**Your objective:** Find the line that contains "Looking at the image, which of". Output it and every line after it to the end of the records, exactly as they appear.

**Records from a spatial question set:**
Begin
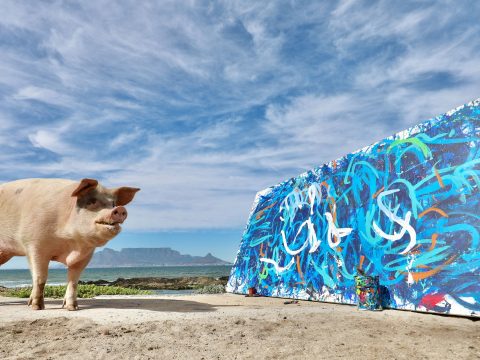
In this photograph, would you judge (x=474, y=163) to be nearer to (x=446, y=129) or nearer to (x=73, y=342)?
(x=446, y=129)

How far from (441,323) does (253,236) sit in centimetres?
801

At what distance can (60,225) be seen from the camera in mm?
7840

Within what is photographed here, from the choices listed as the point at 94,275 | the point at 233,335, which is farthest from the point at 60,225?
the point at 94,275

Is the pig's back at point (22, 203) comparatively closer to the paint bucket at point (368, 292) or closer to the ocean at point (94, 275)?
the paint bucket at point (368, 292)

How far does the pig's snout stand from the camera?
6.88 metres

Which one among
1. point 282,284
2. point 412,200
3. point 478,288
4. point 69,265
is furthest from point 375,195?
point 69,265

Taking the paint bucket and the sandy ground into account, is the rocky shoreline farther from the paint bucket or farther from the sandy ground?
the sandy ground

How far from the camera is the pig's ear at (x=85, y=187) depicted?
754 centimetres

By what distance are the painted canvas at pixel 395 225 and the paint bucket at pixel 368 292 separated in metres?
0.21

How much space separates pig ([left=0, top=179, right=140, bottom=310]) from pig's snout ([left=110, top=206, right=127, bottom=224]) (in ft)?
0.46

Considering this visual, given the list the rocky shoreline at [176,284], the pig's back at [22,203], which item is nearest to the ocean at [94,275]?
the rocky shoreline at [176,284]

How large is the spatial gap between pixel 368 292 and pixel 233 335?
352 centimetres

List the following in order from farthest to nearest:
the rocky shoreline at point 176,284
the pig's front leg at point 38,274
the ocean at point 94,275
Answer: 1. the ocean at point 94,275
2. the rocky shoreline at point 176,284
3. the pig's front leg at point 38,274

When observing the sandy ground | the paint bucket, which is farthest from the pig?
the paint bucket
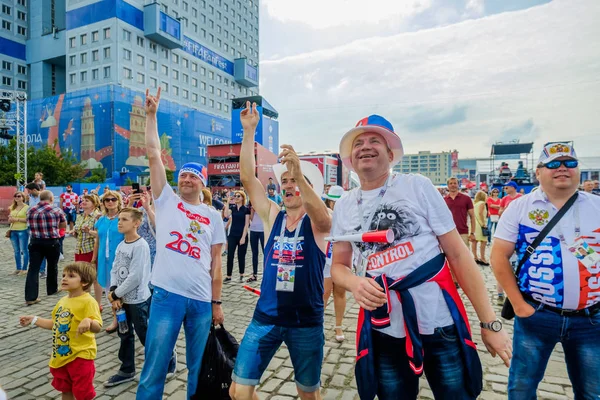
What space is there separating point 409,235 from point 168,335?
1967 millimetres

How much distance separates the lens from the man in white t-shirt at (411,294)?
5.68 feet

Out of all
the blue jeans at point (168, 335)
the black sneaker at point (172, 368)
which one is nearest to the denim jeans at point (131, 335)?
the black sneaker at point (172, 368)

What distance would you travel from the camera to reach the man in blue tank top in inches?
94.0

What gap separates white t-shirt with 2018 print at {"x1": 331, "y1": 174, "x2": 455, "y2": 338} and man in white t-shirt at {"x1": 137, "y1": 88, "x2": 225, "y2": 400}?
5.05 ft

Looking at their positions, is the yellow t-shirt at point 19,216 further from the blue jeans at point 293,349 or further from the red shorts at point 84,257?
the blue jeans at point 293,349

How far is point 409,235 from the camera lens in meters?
1.82

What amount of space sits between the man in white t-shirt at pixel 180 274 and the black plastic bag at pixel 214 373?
0.05m

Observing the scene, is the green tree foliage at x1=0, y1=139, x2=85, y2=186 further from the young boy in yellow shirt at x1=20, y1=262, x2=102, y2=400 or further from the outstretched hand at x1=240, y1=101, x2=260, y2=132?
the outstretched hand at x1=240, y1=101, x2=260, y2=132

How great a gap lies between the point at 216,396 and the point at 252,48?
89787 mm

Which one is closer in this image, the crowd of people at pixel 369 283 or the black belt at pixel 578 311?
the crowd of people at pixel 369 283

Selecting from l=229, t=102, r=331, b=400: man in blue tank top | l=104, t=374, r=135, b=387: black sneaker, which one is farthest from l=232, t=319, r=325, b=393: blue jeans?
l=104, t=374, r=135, b=387: black sneaker

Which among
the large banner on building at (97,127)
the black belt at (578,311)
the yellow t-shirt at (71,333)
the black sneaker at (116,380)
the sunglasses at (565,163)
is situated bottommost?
the black sneaker at (116,380)

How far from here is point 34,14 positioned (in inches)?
2247

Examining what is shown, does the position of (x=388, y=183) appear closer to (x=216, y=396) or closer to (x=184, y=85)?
(x=216, y=396)
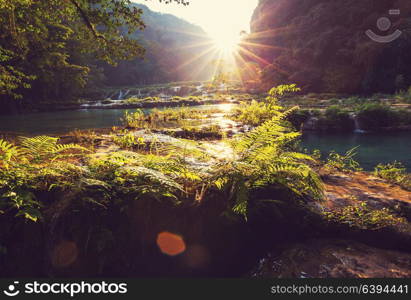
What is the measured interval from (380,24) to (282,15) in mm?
24348

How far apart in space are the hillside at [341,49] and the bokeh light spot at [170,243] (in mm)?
39250

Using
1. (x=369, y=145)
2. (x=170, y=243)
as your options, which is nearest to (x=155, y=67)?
(x=369, y=145)

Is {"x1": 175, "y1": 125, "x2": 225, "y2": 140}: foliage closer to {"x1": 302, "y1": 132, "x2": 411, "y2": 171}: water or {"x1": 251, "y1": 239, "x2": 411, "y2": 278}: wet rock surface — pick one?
{"x1": 302, "y1": 132, "x2": 411, "y2": 171}: water

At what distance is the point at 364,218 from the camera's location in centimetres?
271

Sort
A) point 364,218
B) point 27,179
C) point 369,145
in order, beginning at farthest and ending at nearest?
point 369,145
point 364,218
point 27,179

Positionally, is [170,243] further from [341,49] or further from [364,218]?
[341,49]

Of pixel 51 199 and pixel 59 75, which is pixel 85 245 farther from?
pixel 59 75

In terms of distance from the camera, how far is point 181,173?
285 cm

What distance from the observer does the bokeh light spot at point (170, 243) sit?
256 cm

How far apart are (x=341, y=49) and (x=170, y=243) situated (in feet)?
155

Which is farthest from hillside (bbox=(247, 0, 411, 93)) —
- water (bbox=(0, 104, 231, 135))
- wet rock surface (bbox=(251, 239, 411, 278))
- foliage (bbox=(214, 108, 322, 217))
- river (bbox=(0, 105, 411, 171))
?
wet rock surface (bbox=(251, 239, 411, 278))

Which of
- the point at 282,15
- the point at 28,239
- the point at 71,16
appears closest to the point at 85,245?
the point at 28,239

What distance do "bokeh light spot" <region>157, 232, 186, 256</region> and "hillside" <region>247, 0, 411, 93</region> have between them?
3925 cm

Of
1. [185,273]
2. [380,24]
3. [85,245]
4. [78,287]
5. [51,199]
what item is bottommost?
[185,273]
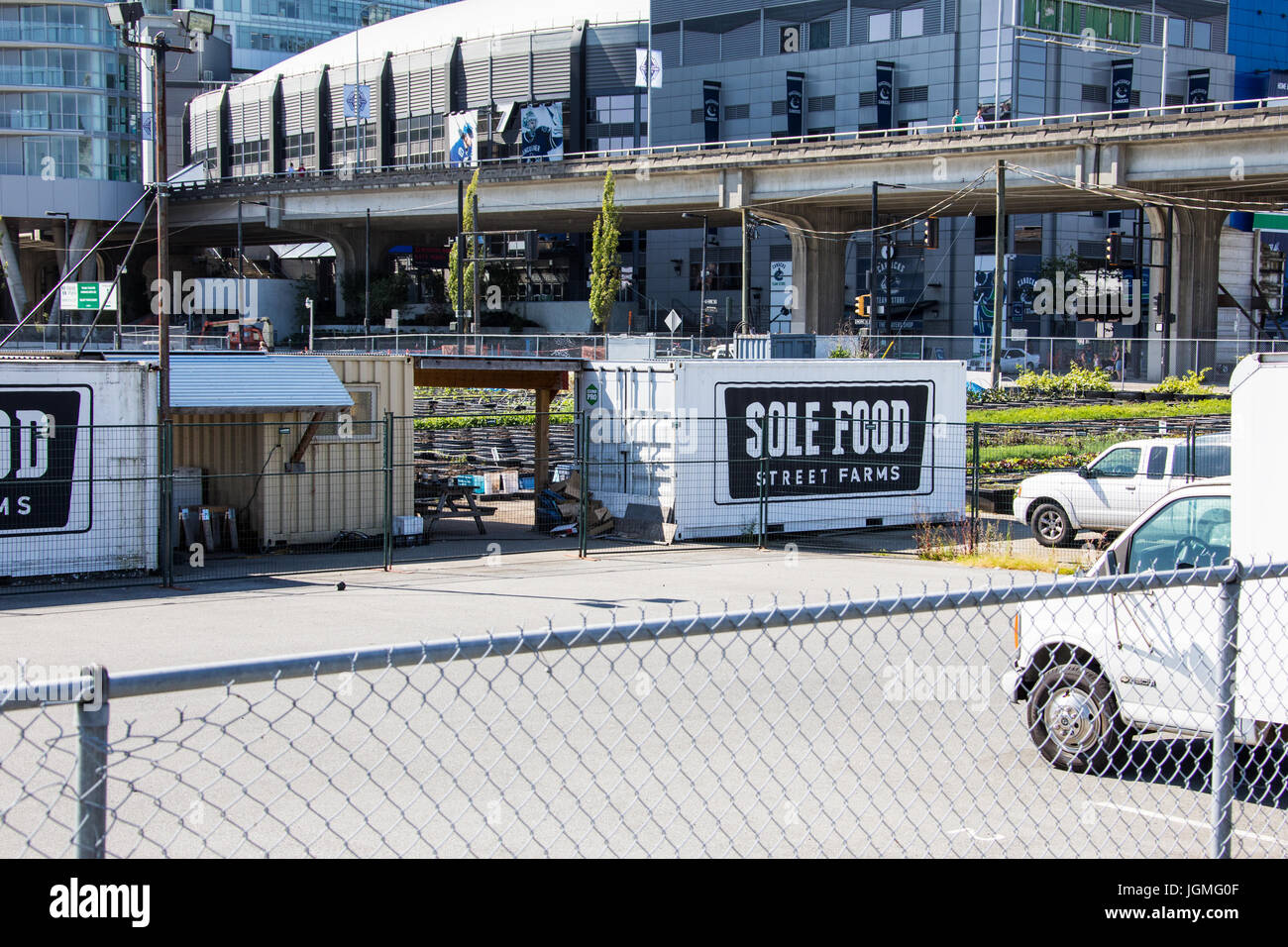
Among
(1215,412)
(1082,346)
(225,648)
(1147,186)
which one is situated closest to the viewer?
(225,648)

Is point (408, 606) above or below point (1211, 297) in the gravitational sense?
below

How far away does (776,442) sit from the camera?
21.8m

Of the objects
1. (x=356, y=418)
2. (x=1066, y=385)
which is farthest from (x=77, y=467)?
(x=1066, y=385)

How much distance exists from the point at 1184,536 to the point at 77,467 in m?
14.1

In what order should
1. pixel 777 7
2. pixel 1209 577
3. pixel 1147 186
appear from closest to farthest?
pixel 1209 577, pixel 1147 186, pixel 777 7

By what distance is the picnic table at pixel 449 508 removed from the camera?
22750mm

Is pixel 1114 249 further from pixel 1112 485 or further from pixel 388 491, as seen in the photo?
pixel 388 491

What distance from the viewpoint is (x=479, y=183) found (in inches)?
3056

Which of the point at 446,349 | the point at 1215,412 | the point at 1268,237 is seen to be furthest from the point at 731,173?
the point at 1268,237

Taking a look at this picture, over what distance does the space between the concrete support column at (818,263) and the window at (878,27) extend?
1981cm

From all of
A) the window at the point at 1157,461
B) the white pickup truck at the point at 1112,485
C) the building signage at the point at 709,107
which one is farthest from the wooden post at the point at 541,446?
the building signage at the point at 709,107

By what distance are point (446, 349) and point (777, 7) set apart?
52266 millimetres

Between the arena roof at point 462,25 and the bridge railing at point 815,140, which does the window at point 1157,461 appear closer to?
the bridge railing at point 815,140
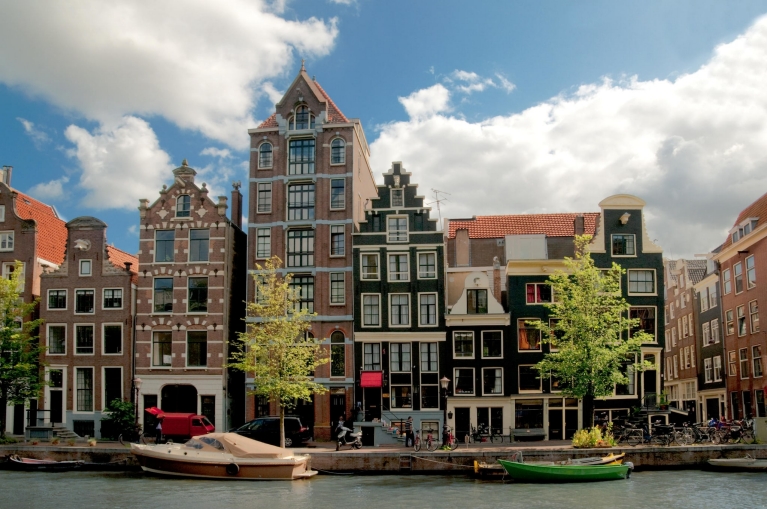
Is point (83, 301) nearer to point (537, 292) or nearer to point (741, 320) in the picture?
point (537, 292)

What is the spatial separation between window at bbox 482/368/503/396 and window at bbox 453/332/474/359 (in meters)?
1.47

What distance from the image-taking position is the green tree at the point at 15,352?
48.7 m

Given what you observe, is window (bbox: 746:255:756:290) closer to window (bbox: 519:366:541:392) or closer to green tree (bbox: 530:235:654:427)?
green tree (bbox: 530:235:654:427)

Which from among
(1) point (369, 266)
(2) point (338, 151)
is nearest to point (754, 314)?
(1) point (369, 266)

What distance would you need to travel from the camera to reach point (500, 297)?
53906mm

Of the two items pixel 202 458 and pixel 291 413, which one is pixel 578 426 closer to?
pixel 291 413

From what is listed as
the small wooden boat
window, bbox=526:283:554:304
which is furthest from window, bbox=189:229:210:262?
window, bbox=526:283:554:304

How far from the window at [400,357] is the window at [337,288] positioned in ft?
14.4

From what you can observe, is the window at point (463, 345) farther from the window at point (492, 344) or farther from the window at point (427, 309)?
the window at point (427, 309)

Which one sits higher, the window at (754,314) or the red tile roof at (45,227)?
the red tile roof at (45,227)

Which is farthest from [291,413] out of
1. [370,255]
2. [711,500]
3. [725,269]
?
[725,269]

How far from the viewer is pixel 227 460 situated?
37.8m

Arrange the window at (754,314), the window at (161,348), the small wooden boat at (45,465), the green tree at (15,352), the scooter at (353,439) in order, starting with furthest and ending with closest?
the window at (754,314), the window at (161,348), the green tree at (15,352), the scooter at (353,439), the small wooden boat at (45,465)

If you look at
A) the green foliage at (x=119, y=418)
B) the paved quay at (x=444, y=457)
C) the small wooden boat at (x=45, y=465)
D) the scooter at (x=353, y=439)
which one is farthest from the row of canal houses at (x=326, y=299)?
the small wooden boat at (x=45, y=465)
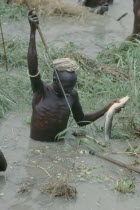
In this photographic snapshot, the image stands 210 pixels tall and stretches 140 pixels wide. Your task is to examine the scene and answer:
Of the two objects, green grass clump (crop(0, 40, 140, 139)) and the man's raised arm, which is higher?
the man's raised arm

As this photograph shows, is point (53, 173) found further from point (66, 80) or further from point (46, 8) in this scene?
point (46, 8)

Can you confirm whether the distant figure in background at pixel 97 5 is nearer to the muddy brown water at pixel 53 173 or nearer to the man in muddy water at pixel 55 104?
the muddy brown water at pixel 53 173

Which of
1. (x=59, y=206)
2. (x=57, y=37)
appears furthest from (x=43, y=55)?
(x=59, y=206)

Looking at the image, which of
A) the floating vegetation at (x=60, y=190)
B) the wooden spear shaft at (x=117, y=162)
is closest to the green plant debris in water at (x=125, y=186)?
the wooden spear shaft at (x=117, y=162)

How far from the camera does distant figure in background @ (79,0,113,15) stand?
10.4 m

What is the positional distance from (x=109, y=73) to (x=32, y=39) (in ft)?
8.17

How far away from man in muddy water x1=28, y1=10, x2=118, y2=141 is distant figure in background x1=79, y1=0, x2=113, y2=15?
5.49m

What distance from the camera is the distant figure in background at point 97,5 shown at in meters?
10.4

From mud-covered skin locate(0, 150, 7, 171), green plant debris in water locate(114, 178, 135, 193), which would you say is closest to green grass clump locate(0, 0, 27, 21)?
End
**The answer:**
Looking at the image, which of
A) the floating vegetation at (x=60, y=190)
B) the wooden spear shaft at (x=117, y=162)
is closest to the green plant debris in water at (x=125, y=186)?
the wooden spear shaft at (x=117, y=162)

How far from the camera does distant figure in background @ (79,0,113,15) stand?
10.4 m

What is the positional distance from (x=109, y=73) to (x=32, y=39) (in ft)?
8.17

How far away from man in muddy water x1=28, y1=10, x2=118, y2=141 is distant figure in background x1=79, y1=0, x2=113, y2=15?
5.49m

What distance from the camera is the distant figure in background at point 97,5 shown at in meters?
10.4

From mud-covered skin locate(0, 150, 7, 171), green plant debris in water locate(114, 178, 135, 193), which would you say is closest to green grass clump locate(0, 0, 27, 21)?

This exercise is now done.